• _Work to be completed_: Work out how many lines of the entries have the word "GOES" in them. Respond with that number only.

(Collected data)
------------------------------------
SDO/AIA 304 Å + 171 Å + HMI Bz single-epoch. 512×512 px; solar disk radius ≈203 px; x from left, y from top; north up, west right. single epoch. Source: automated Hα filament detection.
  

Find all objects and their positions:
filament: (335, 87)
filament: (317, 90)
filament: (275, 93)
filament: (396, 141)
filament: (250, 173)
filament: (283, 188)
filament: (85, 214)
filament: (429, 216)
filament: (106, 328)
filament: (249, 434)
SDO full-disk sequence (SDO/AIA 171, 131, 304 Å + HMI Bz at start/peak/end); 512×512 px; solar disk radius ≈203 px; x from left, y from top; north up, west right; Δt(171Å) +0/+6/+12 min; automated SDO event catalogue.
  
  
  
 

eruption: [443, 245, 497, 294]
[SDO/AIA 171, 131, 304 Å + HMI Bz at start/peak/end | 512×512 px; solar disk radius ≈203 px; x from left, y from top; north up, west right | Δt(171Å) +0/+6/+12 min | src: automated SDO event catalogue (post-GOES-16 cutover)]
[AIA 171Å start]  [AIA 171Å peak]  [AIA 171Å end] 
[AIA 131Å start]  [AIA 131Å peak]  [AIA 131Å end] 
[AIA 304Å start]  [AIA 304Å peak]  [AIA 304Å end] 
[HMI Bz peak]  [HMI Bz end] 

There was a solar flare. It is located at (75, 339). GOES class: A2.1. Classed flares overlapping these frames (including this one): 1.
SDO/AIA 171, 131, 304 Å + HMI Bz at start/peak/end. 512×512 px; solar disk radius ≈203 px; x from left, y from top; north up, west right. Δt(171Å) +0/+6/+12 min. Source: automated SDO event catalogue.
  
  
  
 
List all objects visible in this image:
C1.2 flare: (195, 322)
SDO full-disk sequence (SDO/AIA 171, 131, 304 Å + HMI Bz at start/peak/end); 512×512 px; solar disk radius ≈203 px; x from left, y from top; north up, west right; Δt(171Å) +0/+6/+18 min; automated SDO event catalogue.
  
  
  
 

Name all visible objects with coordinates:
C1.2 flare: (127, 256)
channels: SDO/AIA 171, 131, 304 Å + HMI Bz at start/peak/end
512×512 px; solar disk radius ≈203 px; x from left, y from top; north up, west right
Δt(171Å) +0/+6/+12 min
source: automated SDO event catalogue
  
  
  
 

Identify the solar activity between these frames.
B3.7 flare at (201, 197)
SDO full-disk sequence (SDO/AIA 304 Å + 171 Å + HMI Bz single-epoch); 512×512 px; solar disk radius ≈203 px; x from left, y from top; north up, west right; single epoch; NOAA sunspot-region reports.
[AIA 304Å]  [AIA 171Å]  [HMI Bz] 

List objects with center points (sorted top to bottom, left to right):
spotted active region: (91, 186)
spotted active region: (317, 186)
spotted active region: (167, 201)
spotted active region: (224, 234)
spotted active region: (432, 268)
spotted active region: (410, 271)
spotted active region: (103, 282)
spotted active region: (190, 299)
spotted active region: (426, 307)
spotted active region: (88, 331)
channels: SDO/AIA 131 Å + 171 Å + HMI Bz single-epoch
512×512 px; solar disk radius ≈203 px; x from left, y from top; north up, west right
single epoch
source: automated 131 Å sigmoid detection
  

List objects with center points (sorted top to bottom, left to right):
------------------------------------
• _Response to this task_: 2